My first "Seananigans" column for the newsletter of the Contemporary A Cappella Society of America (CASA) was a 1000-word tirade advising groups to hire management so as to allow themselves more time to write songs, smoke weed, throw hissy fits, bone groupies on the roof-rack of the the van, and swig Jack through a Crazy Straw from forbidden bodily cavities. My forthcoming column advises groups to whore themselves til their vocal cords bleed blue and their bank accounts swell porcine. To join CASA, with its membership perk of a subscription to the newsletter, visit CASA's web page.

I've written a mess of songs in the last year for two Nickelodeon kids' shows: "Gullah Gullah Island" (now airing), and its spin-off series "Binyah Binyah Polliwog" (fate in limbo). I co-wrote the theme song for the latter with musical director Billy Straus. Ironically, when I was but a wee sleep-away camper, I used to sever the heads of polliwogs with my Swiss army knife.
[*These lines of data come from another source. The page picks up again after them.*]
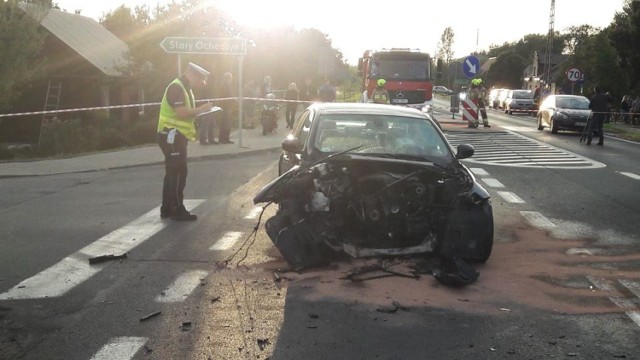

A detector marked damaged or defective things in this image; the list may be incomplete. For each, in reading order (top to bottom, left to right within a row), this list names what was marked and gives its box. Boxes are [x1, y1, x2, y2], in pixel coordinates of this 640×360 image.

damaged dark car [252, 102, 492, 268]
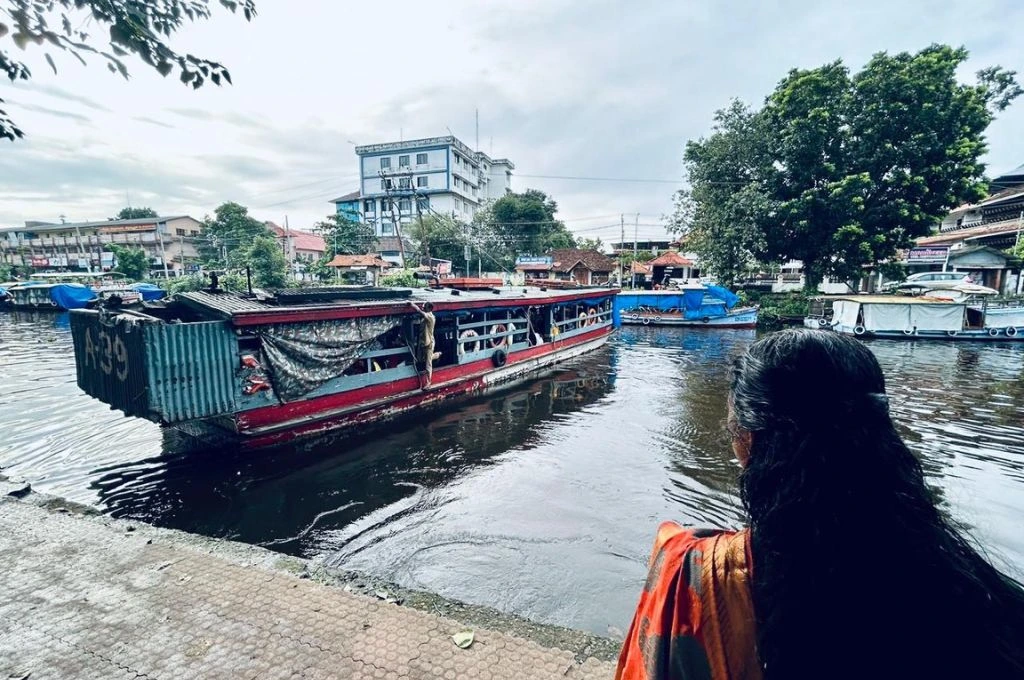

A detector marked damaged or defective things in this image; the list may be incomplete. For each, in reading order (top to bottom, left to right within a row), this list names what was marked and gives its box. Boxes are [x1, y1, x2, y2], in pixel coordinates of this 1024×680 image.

rusty metal barge [72, 280, 618, 446]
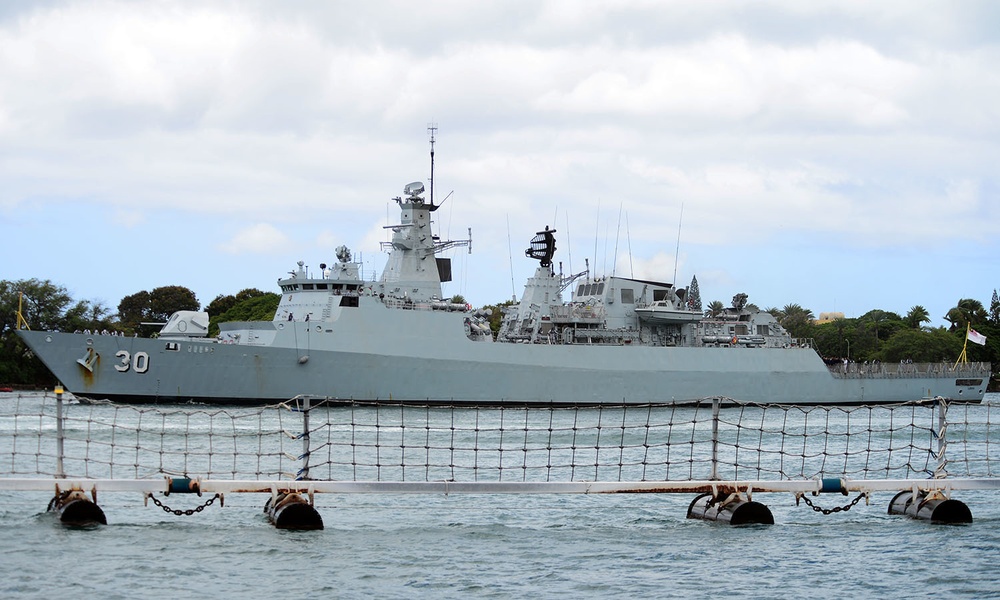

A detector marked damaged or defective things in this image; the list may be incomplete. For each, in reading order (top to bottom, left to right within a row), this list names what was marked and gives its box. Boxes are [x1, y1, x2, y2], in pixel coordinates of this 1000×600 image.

rusty chain [146, 492, 221, 516]
rusty chain [796, 492, 868, 516]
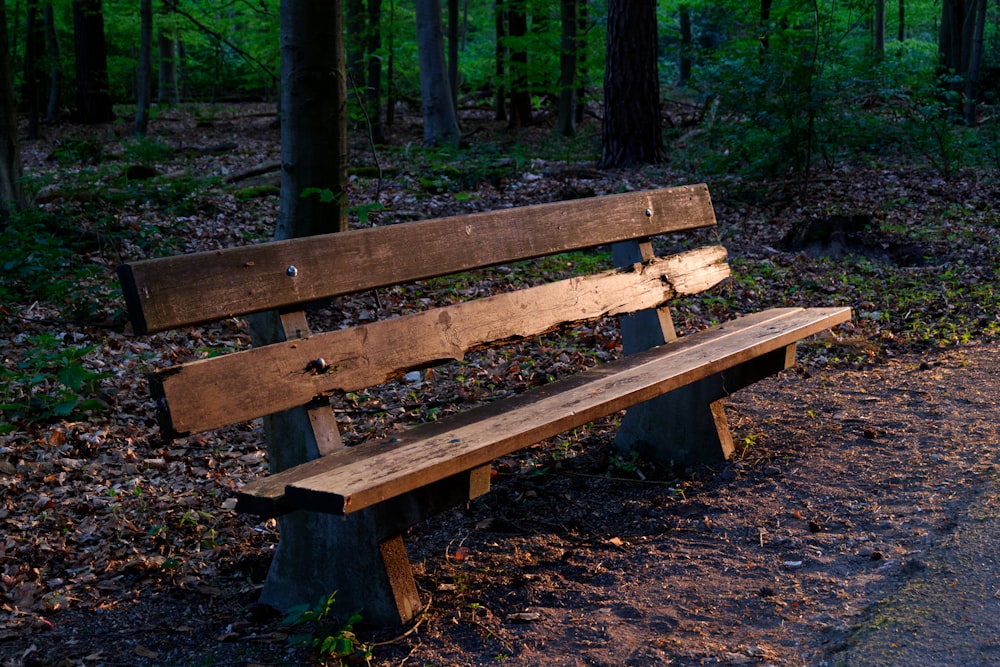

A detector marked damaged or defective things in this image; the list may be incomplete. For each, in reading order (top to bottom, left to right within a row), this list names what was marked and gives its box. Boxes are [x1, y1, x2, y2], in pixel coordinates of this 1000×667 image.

splintered wood plank [119, 185, 712, 334]
splintered wood plank [150, 245, 728, 438]
splintered wood plank [236, 306, 852, 520]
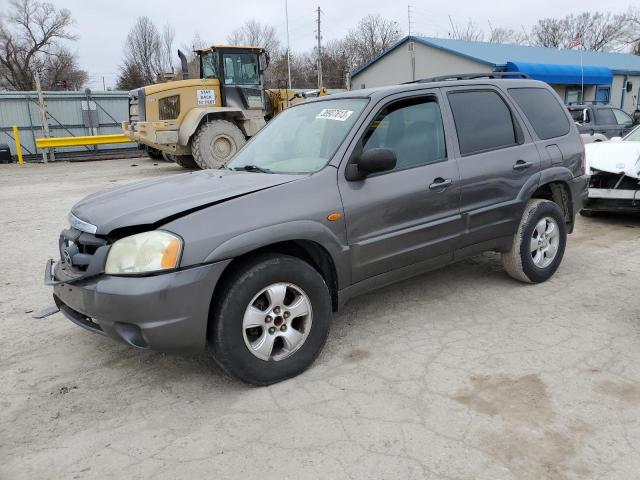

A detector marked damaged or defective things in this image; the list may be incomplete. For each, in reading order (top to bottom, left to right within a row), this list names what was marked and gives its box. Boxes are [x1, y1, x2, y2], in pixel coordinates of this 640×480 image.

cracked asphalt [1, 157, 640, 476]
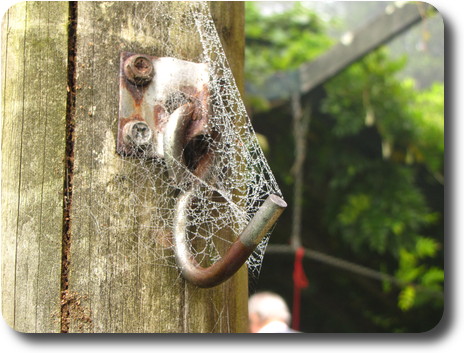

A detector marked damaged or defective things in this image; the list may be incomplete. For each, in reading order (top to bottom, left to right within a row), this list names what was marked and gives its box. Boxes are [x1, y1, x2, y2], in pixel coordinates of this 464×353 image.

rusted bolt [123, 54, 154, 86]
rusted bolt [122, 121, 153, 147]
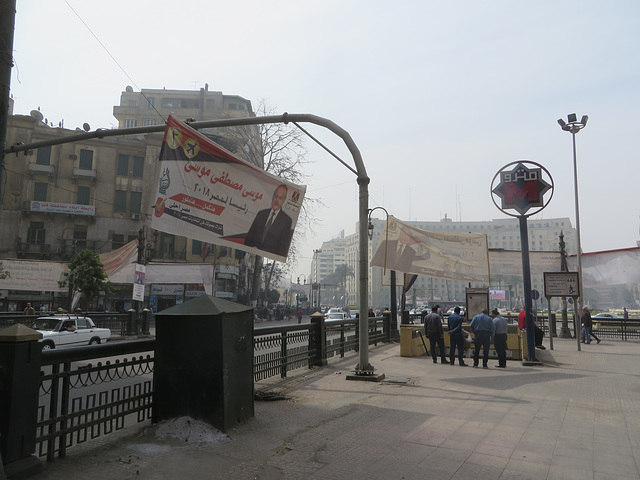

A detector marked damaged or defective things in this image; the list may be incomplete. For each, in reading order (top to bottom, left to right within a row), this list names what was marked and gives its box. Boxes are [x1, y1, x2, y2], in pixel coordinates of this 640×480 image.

bent street pole [2, 112, 378, 376]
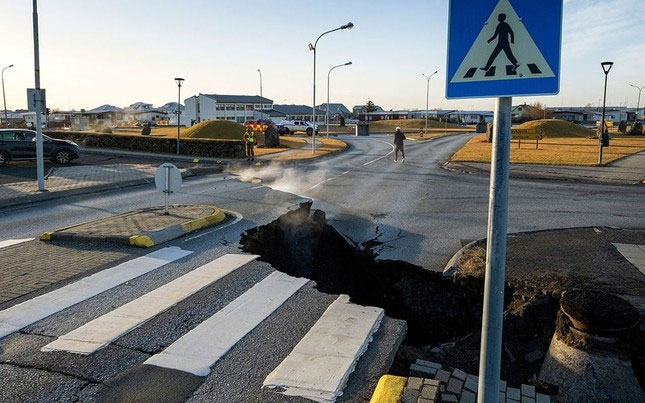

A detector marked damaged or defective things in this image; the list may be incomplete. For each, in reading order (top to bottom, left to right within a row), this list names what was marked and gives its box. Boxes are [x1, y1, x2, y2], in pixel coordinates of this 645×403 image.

broken asphalt edge [40, 207, 226, 248]
broken asphalt edge [370, 376, 406, 403]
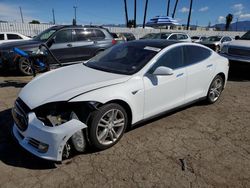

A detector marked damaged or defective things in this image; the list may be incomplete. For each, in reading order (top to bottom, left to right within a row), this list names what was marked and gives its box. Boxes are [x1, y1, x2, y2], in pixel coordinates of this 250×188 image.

bent bumper [12, 111, 87, 162]
damaged front end [12, 97, 98, 161]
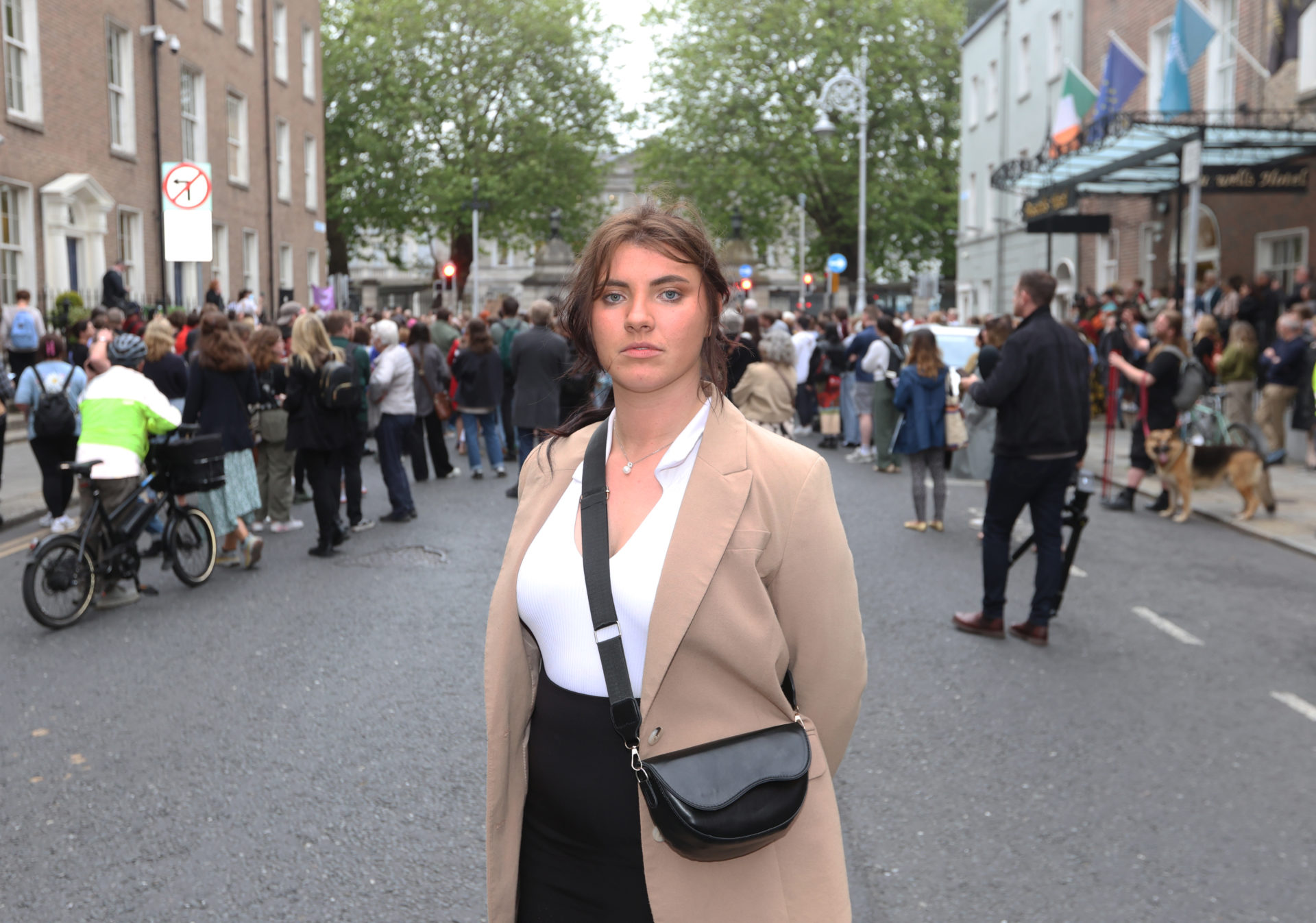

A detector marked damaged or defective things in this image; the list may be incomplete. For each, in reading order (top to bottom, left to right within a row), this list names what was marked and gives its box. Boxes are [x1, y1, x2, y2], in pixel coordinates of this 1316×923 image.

pothole in road [337, 547, 450, 567]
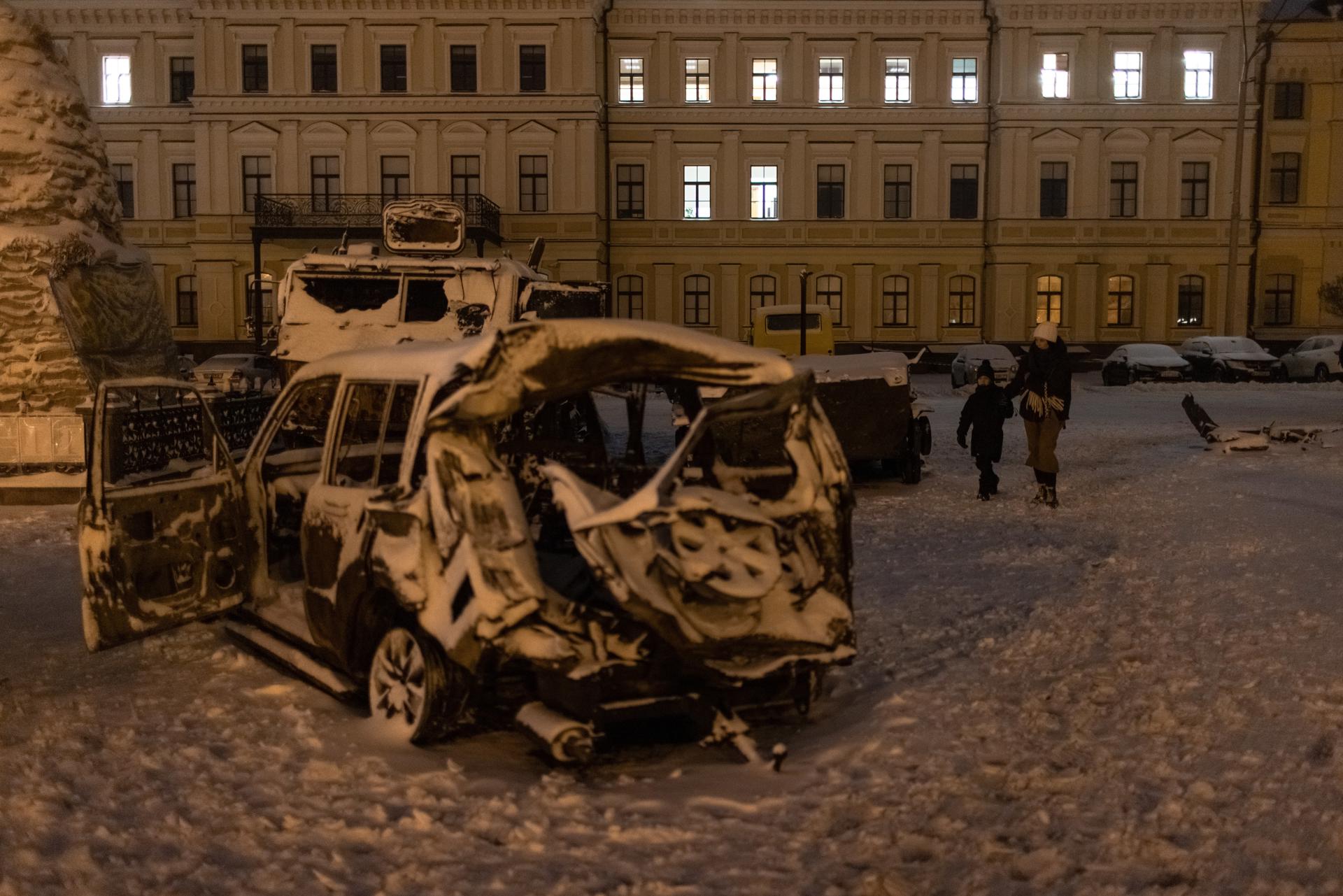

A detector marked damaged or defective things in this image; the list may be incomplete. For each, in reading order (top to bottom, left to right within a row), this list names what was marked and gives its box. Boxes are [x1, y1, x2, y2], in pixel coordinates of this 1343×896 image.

destroyed suv [84, 318, 854, 762]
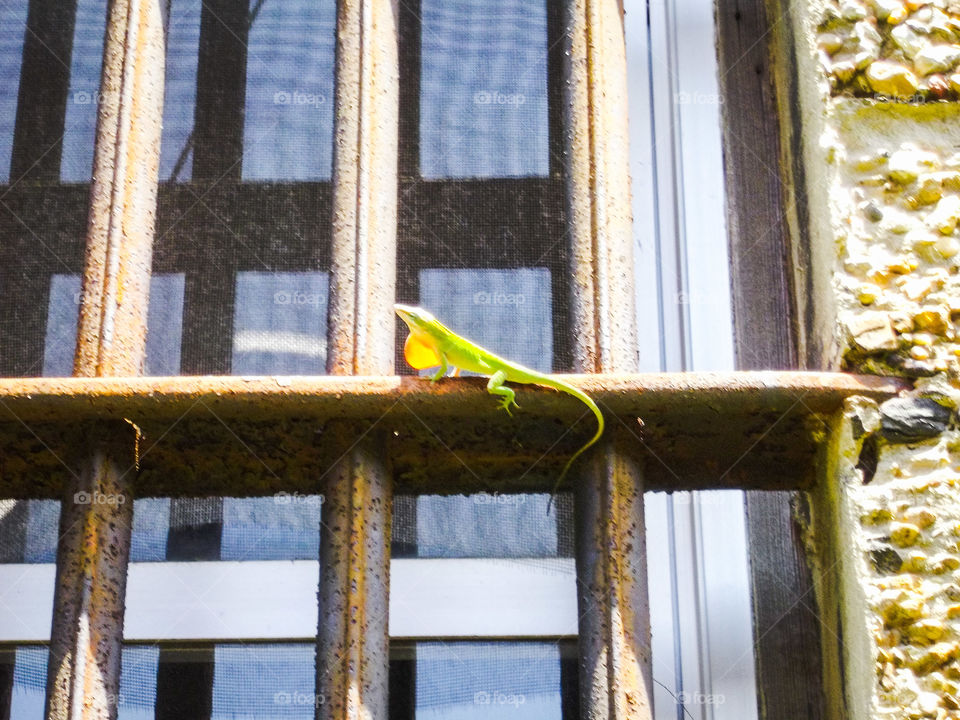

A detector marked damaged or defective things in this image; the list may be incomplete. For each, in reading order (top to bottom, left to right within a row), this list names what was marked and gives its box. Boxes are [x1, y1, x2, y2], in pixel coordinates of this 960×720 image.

rusty metal bar [45, 0, 165, 716]
corroded metal surface [45, 0, 166, 716]
rusty metal bar [318, 0, 398, 716]
corroded metal surface [322, 0, 398, 716]
rusty metal bar [564, 0, 652, 712]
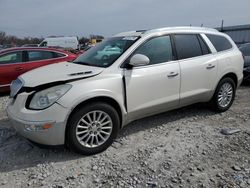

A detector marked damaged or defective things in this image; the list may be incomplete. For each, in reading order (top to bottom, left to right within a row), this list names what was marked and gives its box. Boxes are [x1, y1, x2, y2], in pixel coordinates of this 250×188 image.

damaged hood [19, 62, 104, 88]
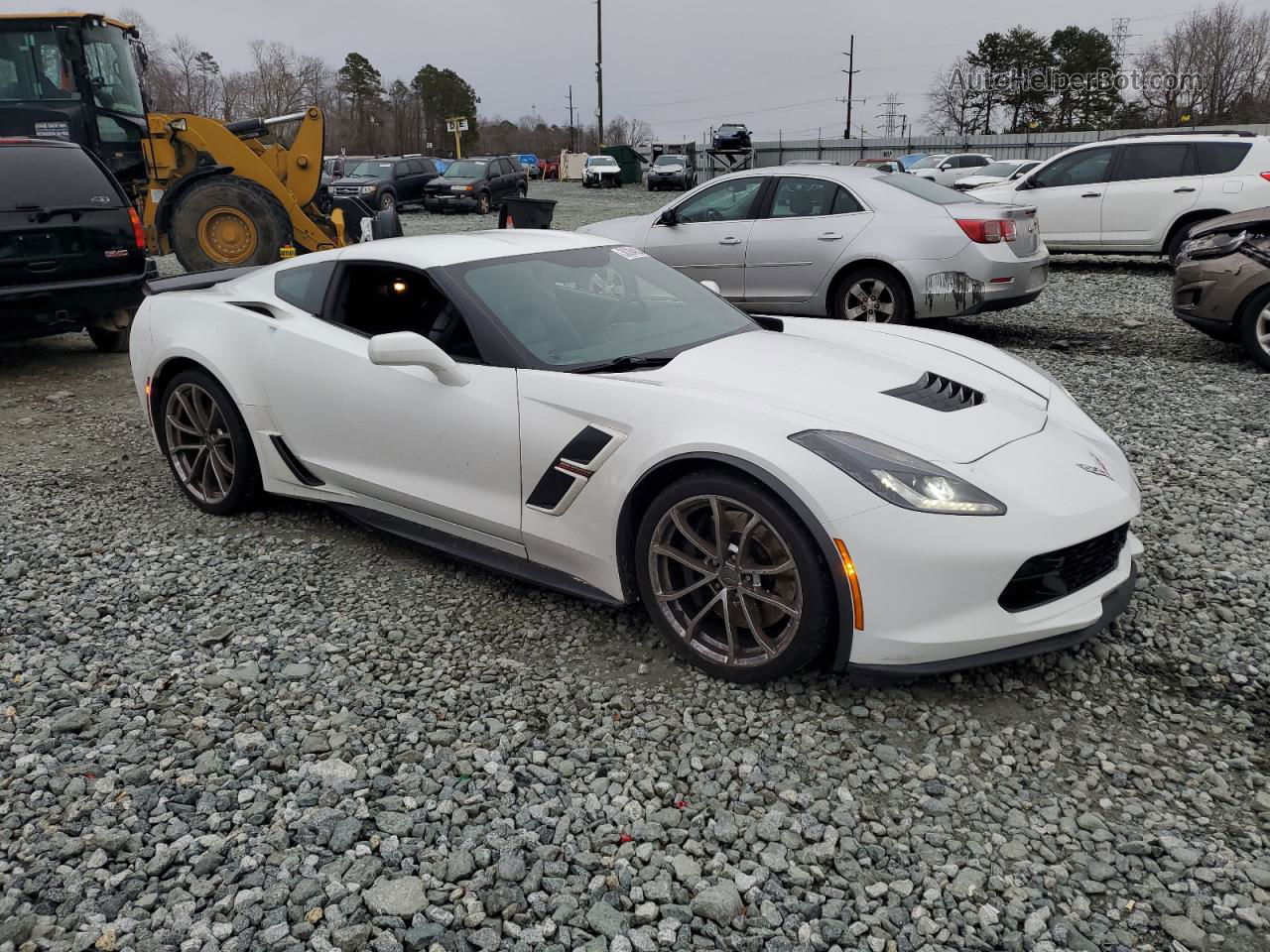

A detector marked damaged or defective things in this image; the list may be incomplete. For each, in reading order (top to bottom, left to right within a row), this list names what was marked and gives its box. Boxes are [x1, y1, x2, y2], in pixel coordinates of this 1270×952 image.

damaged vehicle [579, 164, 1048, 323]
damaged vehicle [1175, 209, 1270, 373]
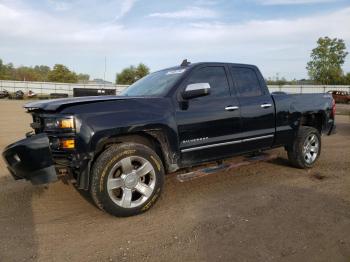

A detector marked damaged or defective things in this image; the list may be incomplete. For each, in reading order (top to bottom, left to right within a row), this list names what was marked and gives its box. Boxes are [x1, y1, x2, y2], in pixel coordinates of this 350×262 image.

cracked bumper cover [1, 134, 57, 185]
damaged front bumper [1, 134, 57, 185]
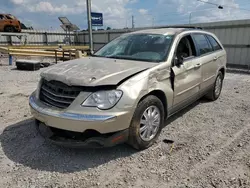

Where In Time Is Carmen Sandiego?, for which David Yazbek and I composed all the music, won't be renewed by PBS beyond its second year, though it will continue to air through September. Damn...I was counting on that dough for a few more years. Its likely successor? "Where In The Homeless Shelter is Sean Altman?"
Romance
All right, how about just sex?

The next Mrs. Sean Altman remains anonymous and at large, but I'm confident regarding her existence and our ability to find each other (see "Marry Me" for a tuneful elaboration of this deluded optimism). In the meantime, I'm readying myself for her charms by acquiring as much diverse sexual experience as I can (see " rectal invasion," above). I even allowed myself to be seduced by a lesbian with a veritable armory of body piercings. I showed her a good time, but I expect she'd have had more fun with a magnet.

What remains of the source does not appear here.